Open source innovator and SNORT® creator, Sourcefire, Inc., a network intrusion prevention solution provider, announced its latest industry-changing technology, Sourcefire RUA™ (Real-time User Awareness), delivering powerful user identification capabilities to speed incident containment, enhance control, eliminate manual efforts and associated costs, and improve security decision-making.
The latest addition to the Sourcefire 3D™ System, RUA will enable customers for the first time to correlate threat, endpoint, and network intelligence with user identity information, equipping them to identify the source of policy breaches, attacks, or network vulnerabilities immediately. By linking network behaviour, traffic, and events directly to individual users, Sourcefire RUA will empower administrators to mitigate risk, block users or user activity, and take action to protect others from disruption – tightening security without hindering business operations or employee productivity. These capabilities also will significantly improve customers’ audit controls and enhance regulatory compliance.
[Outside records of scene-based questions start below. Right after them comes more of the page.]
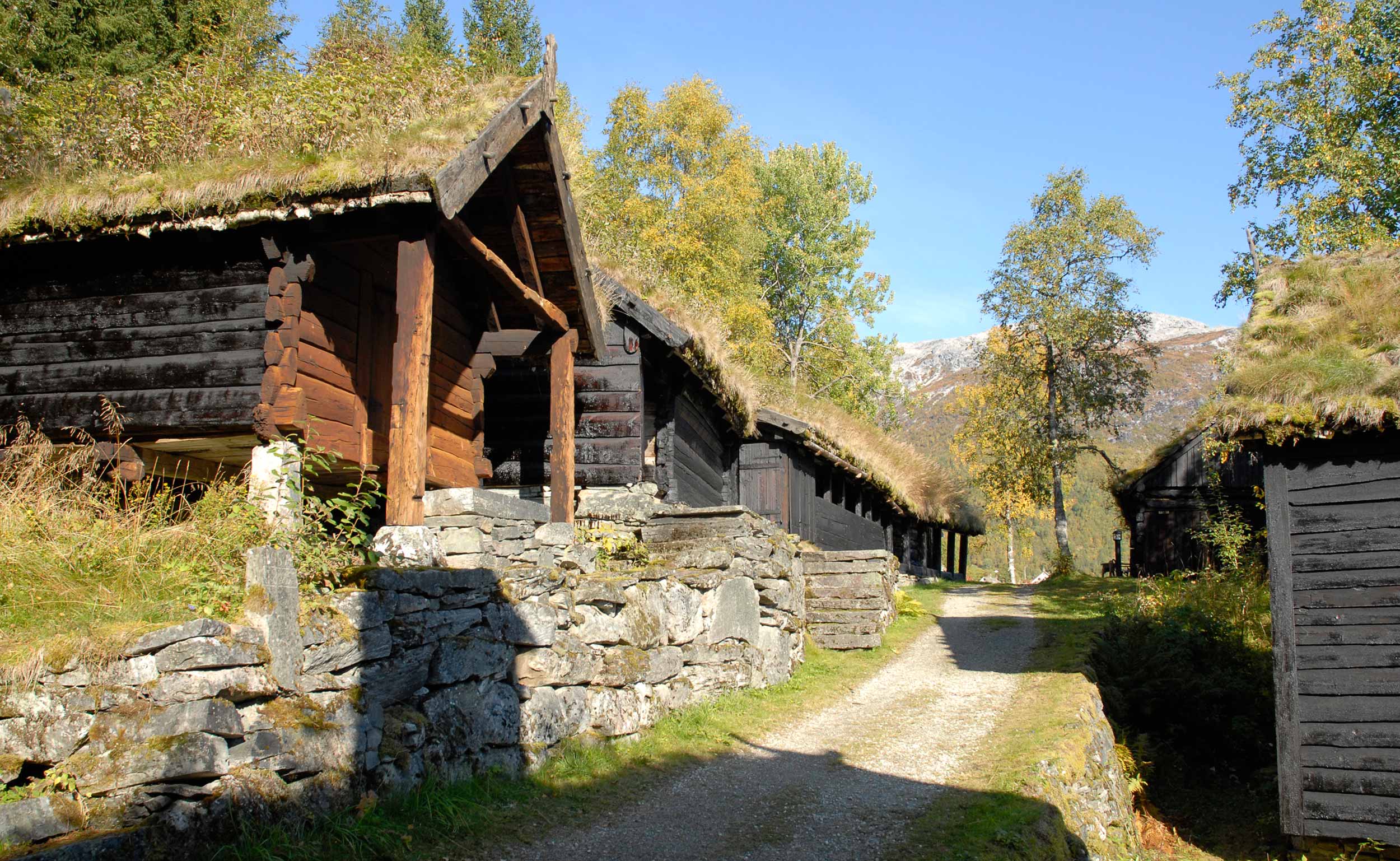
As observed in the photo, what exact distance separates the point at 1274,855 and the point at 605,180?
28.2 meters

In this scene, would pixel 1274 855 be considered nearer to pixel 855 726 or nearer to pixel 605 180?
pixel 855 726

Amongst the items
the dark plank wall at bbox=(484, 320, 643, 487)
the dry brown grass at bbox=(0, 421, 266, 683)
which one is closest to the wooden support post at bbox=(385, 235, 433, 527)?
the dry brown grass at bbox=(0, 421, 266, 683)

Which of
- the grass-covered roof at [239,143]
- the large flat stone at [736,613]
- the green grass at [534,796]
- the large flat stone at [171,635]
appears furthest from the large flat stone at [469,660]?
the large flat stone at [736,613]

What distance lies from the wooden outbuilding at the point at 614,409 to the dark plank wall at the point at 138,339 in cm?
432

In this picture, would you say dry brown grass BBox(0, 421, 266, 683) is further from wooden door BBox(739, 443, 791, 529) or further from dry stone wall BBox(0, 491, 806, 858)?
wooden door BBox(739, 443, 791, 529)

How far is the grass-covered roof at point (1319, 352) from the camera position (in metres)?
8.68

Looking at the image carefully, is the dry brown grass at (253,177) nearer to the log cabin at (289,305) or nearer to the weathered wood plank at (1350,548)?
the log cabin at (289,305)

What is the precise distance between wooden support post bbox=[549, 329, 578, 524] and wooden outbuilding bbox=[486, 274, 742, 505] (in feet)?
3.11

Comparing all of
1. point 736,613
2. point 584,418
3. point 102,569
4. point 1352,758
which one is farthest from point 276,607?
point 1352,758

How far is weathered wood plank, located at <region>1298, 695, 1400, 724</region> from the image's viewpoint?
8.56 m

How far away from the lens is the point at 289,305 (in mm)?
8711

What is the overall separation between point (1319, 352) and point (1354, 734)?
143 inches

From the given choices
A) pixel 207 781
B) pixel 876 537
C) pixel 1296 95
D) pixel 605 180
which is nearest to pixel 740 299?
pixel 605 180

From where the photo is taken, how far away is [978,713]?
1041cm
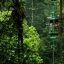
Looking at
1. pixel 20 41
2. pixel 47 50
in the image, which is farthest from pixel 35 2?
pixel 20 41

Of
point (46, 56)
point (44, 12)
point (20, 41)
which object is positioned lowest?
point (46, 56)

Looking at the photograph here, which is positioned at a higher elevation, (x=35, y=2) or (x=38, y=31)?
(x=35, y=2)

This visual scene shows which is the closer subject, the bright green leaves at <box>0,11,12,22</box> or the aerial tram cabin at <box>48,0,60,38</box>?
the bright green leaves at <box>0,11,12,22</box>

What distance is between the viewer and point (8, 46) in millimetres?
3861

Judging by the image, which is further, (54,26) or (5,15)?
(54,26)

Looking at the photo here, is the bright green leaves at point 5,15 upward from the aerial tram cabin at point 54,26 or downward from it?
upward

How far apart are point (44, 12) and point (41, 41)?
168cm

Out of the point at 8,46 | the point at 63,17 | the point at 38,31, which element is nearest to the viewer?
the point at 8,46

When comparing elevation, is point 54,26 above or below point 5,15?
below

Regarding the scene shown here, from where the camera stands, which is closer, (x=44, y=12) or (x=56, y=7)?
(x=56, y=7)

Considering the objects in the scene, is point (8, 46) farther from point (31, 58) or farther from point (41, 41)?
point (41, 41)

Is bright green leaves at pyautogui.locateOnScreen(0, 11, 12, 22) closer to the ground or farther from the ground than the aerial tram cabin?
farther from the ground

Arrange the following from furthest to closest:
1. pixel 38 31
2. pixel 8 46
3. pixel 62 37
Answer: pixel 38 31 < pixel 62 37 < pixel 8 46

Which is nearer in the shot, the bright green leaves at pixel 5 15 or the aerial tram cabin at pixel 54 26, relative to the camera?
the bright green leaves at pixel 5 15
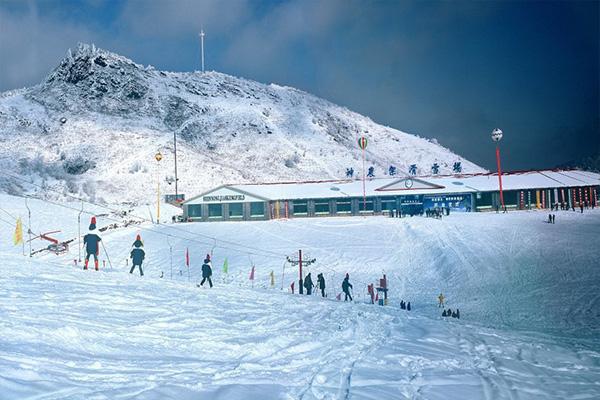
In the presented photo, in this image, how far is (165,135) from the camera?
3947 inches

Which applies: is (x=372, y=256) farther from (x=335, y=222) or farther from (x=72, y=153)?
(x=72, y=153)

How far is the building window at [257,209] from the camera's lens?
177 ft

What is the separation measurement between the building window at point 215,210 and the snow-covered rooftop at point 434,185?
6.42 ft

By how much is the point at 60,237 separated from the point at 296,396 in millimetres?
40326

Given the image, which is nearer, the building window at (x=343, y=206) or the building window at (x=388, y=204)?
the building window at (x=388, y=204)

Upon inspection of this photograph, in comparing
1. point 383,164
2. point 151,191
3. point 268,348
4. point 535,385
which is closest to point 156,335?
point 268,348

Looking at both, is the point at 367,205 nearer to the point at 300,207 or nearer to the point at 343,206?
the point at 343,206

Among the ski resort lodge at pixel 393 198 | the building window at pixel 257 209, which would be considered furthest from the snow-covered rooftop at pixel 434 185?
the building window at pixel 257 209

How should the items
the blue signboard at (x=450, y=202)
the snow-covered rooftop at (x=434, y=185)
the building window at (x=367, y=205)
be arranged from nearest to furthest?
the snow-covered rooftop at (x=434, y=185) → the blue signboard at (x=450, y=202) → the building window at (x=367, y=205)

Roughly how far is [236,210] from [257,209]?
270 cm

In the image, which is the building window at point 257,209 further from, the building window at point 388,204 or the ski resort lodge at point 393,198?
the building window at point 388,204

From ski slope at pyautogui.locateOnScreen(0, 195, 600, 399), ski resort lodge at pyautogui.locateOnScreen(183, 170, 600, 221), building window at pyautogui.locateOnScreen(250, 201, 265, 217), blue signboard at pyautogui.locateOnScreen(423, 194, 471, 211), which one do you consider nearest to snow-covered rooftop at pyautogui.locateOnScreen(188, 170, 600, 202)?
ski resort lodge at pyautogui.locateOnScreen(183, 170, 600, 221)

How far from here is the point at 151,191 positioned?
250 ft

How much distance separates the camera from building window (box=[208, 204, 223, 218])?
54.5 meters
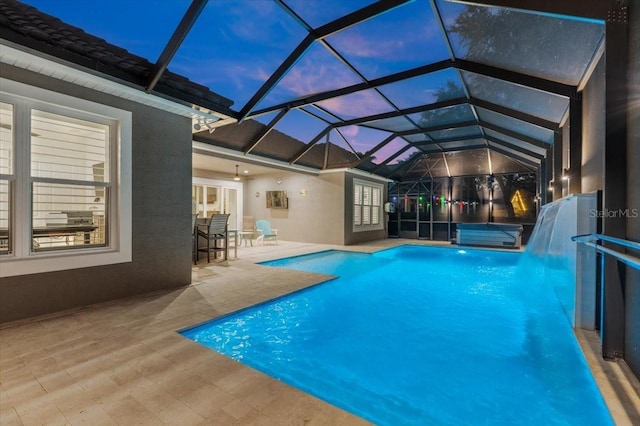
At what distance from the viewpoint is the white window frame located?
127 inches

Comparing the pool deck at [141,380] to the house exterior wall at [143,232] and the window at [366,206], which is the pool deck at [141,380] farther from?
the window at [366,206]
“Sourcefire is dedicated to providing customers with innovative solutions to complex real-world issues, and RUA is the latest industry-altering technology to fill what has been a significant hole in companies’ security strategies,” said Martin Roesch, Founder and CTO of Sourcefire and creator of Snort.
“Building on Sourcefire innovative network awareness, we are now providing our customers with the same level of user awareness, so that they can set and enforce policies based on exact knowledge of specific users and their activities on the customers’ networks. We believe that this is a significant advantage for any company that has implemented a network access control (NAC) strategy only to find out that they are still having network usage issues.”
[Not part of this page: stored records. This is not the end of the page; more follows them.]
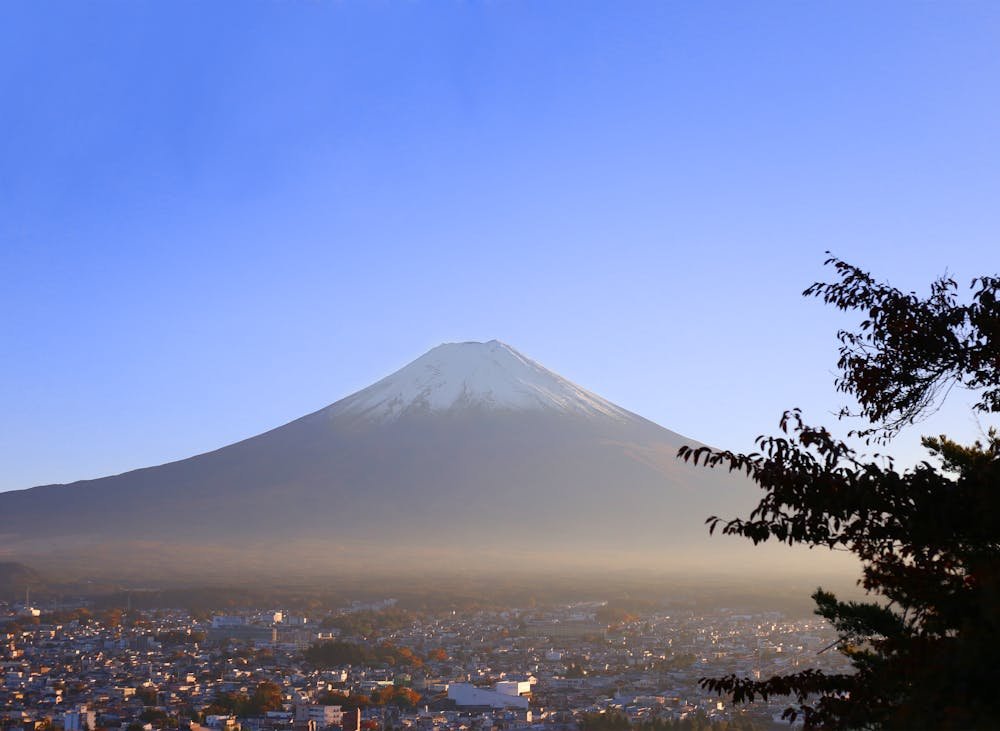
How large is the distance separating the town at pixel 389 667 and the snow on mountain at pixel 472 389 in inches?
2174

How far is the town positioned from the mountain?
26.2m

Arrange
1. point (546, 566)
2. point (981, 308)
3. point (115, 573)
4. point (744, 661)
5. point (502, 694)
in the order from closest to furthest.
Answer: point (981, 308), point (502, 694), point (744, 661), point (115, 573), point (546, 566)

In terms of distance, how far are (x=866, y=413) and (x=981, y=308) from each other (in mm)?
1197

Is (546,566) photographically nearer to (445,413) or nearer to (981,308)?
(445,413)

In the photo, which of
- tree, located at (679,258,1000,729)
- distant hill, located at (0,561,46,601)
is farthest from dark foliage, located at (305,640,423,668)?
distant hill, located at (0,561,46,601)

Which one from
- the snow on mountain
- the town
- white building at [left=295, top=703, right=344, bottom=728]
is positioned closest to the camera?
white building at [left=295, top=703, right=344, bottom=728]

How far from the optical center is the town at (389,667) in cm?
2419

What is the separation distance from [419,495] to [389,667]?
60.5m

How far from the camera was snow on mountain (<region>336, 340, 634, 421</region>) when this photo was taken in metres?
109

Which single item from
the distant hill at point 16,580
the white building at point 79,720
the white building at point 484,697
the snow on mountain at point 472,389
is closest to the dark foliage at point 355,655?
the white building at point 484,697

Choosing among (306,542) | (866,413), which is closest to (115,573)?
(306,542)

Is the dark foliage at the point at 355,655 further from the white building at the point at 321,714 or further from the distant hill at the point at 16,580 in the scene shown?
the distant hill at the point at 16,580

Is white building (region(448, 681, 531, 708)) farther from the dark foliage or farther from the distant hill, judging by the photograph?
the distant hill

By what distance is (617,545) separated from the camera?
88.8 meters
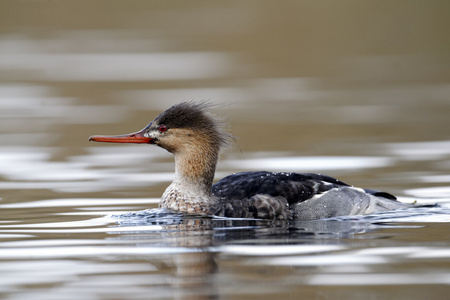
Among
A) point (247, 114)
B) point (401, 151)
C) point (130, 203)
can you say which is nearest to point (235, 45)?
point (247, 114)

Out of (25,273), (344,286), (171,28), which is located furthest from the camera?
(171,28)

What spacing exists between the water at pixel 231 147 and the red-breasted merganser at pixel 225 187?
0.80ft

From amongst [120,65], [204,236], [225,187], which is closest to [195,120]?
[225,187]

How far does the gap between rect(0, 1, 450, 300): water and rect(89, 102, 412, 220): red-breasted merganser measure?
0.24m

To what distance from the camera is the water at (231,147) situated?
299 inches

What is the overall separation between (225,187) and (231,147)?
0.55 m

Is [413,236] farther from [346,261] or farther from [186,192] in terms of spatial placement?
[186,192]

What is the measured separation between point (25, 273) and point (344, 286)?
2.36m

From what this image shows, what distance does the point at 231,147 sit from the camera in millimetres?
10914

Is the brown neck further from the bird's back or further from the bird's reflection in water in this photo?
the bird's reflection in water

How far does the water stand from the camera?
25.0 ft

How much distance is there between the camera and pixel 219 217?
403 inches

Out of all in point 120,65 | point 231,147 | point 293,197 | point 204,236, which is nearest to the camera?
point 204,236

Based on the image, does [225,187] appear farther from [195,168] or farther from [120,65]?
[120,65]
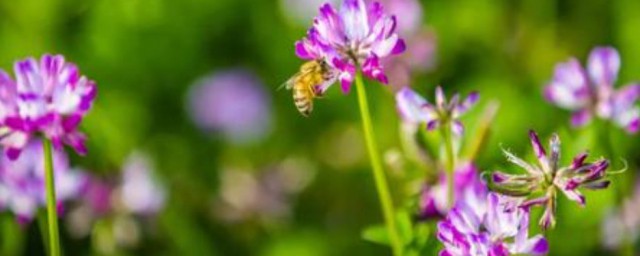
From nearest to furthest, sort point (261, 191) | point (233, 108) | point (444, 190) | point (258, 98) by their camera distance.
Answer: point (444, 190)
point (261, 191)
point (258, 98)
point (233, 108)

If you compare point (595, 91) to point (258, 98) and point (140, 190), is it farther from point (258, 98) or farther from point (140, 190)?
point (258, 98)

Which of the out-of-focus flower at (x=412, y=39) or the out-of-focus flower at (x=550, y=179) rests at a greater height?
the out-of-focus flower at (x=412, y=39)

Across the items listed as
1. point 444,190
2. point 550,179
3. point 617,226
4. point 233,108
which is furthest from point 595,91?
point 233,108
As part of Sourcefire’s integrated Enterprise Threat Management (ETM) approach, RUA allows customers to create user-based policies and response rules and to apply these policies and rules across Sourcefire’s intrusion prevention systems (IPS), network behavior analysis (NBA), NAC, and vulnerability assessment security components. As a result, RUA will enable users to implement and enforce policies specific to individuals, departments, or other user characteristics.
Sourcefire RUA delivers integrated user awareness previously unavailable, including 24x7 passive identity discovery with comprehensive user identity information capture including e-mail address, IM address, port information, and IP address. It can also identify all the IP addresses to which a user is connected, along with a time stamp to support long-time horizon analysis and forensics. With the user intelligence provided by RUA, administrators can immediately identify, list, and respond to users who continually download enormous files or run unauthorised applications.